What increases your chances of getting into a false dowry case ?
One simple thumb rule is: The girl’s mother is dominant with a big ego( or short tempered) and her father is a henpecked husband. This combination makes the house unstable because of overemotionalism. Henpecked men being supressed develop vicious traits. So, while mother-in-law remains dominant and arrogant, the father-in-law behaves viciously. Girls subconsciously seek men who are similar in behaviour to their fathers. So, a girl from this kind of a house has a greater chance to have serious marital problems as she needs a henpecked husband. If the guy is non-assertive and principled (gender equality oriented), then this humility is often considered as a weakness in above kind of families.
Family: Is newly-rich: Likes to show-off (thir house/cars/paintings/relatives/ connections, etc.); Related to politicians/bureaucrats/lawyers/judges/police officers; Has a history of filing cases against anybody and everybody (search the website of the courts in their State of residence); Beats up its employees; Lives beyonds its means; Mother’s face cannot be seen beneath the layers of cosmetics; Father acts like a ‘Brown Sahib’; Girl/her sister has been in more than one previous relationship, etc.
A push for a quick involvement: Comes on very strong, claiming, “I’ve/We’ve never felt loved like this by anyone/or so close to anybody.” An Abusive woman/her family pressures the man/his family for an exclusive commitment almost immediately.
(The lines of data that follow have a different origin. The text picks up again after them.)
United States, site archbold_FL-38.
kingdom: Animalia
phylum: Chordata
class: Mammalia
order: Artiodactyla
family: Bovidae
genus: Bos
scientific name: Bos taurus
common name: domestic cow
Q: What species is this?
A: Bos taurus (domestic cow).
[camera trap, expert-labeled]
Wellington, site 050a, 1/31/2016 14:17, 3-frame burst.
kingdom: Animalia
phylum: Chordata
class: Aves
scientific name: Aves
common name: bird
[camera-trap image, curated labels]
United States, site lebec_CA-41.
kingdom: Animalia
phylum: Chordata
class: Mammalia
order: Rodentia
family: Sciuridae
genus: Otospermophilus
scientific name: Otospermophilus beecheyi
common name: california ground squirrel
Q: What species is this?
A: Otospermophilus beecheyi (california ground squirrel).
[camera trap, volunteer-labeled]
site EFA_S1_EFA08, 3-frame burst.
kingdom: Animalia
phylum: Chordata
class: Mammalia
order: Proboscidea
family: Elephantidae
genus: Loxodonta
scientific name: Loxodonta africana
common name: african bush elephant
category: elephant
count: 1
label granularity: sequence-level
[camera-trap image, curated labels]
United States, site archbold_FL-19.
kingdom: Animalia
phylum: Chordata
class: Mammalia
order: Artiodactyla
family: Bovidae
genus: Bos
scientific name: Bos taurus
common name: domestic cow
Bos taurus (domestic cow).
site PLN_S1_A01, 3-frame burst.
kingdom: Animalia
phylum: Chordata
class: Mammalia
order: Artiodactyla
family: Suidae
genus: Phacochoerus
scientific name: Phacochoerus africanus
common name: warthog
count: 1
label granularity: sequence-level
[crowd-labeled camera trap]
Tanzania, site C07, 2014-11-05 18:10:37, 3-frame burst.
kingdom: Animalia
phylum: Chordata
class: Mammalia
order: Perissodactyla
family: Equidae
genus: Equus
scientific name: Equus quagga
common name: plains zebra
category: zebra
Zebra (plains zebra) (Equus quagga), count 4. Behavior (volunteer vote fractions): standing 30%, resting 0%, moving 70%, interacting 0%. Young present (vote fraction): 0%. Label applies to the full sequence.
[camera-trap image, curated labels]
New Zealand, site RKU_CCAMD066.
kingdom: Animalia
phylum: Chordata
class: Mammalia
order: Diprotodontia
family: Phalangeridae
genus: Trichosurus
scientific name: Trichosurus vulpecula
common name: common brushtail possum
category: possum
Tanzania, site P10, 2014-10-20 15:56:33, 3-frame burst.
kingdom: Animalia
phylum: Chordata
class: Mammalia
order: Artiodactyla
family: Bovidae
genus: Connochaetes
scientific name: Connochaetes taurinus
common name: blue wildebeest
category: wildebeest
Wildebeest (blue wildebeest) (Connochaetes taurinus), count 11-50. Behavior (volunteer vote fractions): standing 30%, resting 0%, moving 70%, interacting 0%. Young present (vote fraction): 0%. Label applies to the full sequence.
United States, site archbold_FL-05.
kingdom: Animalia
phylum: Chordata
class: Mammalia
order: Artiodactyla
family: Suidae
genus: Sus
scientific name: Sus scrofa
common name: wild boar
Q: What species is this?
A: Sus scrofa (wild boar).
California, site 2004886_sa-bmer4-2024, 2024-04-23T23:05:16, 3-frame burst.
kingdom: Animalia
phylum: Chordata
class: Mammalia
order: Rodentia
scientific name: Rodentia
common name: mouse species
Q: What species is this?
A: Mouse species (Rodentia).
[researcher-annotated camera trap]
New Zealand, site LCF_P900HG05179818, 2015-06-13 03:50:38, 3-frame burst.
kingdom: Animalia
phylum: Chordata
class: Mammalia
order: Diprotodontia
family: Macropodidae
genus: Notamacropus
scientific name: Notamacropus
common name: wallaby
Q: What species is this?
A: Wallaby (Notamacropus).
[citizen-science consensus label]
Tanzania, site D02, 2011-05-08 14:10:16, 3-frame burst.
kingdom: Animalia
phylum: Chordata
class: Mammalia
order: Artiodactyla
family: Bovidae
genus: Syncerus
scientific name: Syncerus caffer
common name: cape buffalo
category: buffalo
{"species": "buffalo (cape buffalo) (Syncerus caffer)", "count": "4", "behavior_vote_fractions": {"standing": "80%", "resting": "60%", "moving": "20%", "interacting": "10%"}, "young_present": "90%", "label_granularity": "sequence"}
Jealousy: Excessively possessive; calls constantly or visits unexpectedly: prevents you from going to work because ‘you might meet someone;” smells your jacket for perfume residue, checks your shirt collar for lipstick marks and goes through your pant pockets.
Controlling: Interrogates you intensely (especially if you’re late) about whom you talked to, and where you were; wants her name on all your assets/control all the money.
Unrealistic expectations: Expects you to be the perfect man and meet her and her family’s every need.
Isolation: Tries to cut you off from family and friends; accuses people who are your well wishers of “causing trouble.”
Blames others for problems and mistakes: The boss/the employee, her ex-boyfriend/ ex-husband, it’s always someone else’s fault if anything goes wrong.
Makes everyone else responsible for her feelings: The abuser says, “You make me angry instead of, “I am angry’ or, “You’re hurting me by not doing what I tell you.” Less obvious is the claim “You make me happy.”
Hypersensitivity: Is easily insulted, claiming that her feelings are hurt when she is really mad. She’ll rant about the injustice of things that are just part of life.
Cruelty to animals and to children: Kills, maims (e.g., tears the wings off a butterfly) or punishes animals brutally (e.g., by kicking them till they bleed). Also may expect children to do things that are far beyond their ability (makes an 18 month old stand in a corner or whips a 2-year-old for wetting a diaper) or may tease them until they cry.
“Playful” use of coercion during sex: Enjoys initiating and controlling sex, stimulating herself and teasing; asks about your sexual fantasies.
Verbal abuse: Constantly criticizes you/your family, or says blatantly cruel, hurtful things; degrades, curses, calls you/your family ugly names. This may also involve sleep deprivation, waking you up with relentless verbal abuse.
Rigid sex roles: Expects you to serve and obey her/her family.
Sudden mood swings: Switches from sweetly loving to explosively violent in a trotter of minutes or even more confusing, within seconds. You feel as you are walking on “eggshells” around her.
Past behaviour: May not actually admit to hitting men in the past (but may write it in her journal/diary and says they made her do it or the situation brought in on).
Threats: Makes statements like, “My parents will support me even if I murder someone,” or “A woman is always right/the system should always believe the woman” or “I will cut you up the way a fisherman slices fish” and then dismisses them with, “Everybody talks that way,” or “I didn’t really mean it.” If she has come this far, it is time to get help and get out!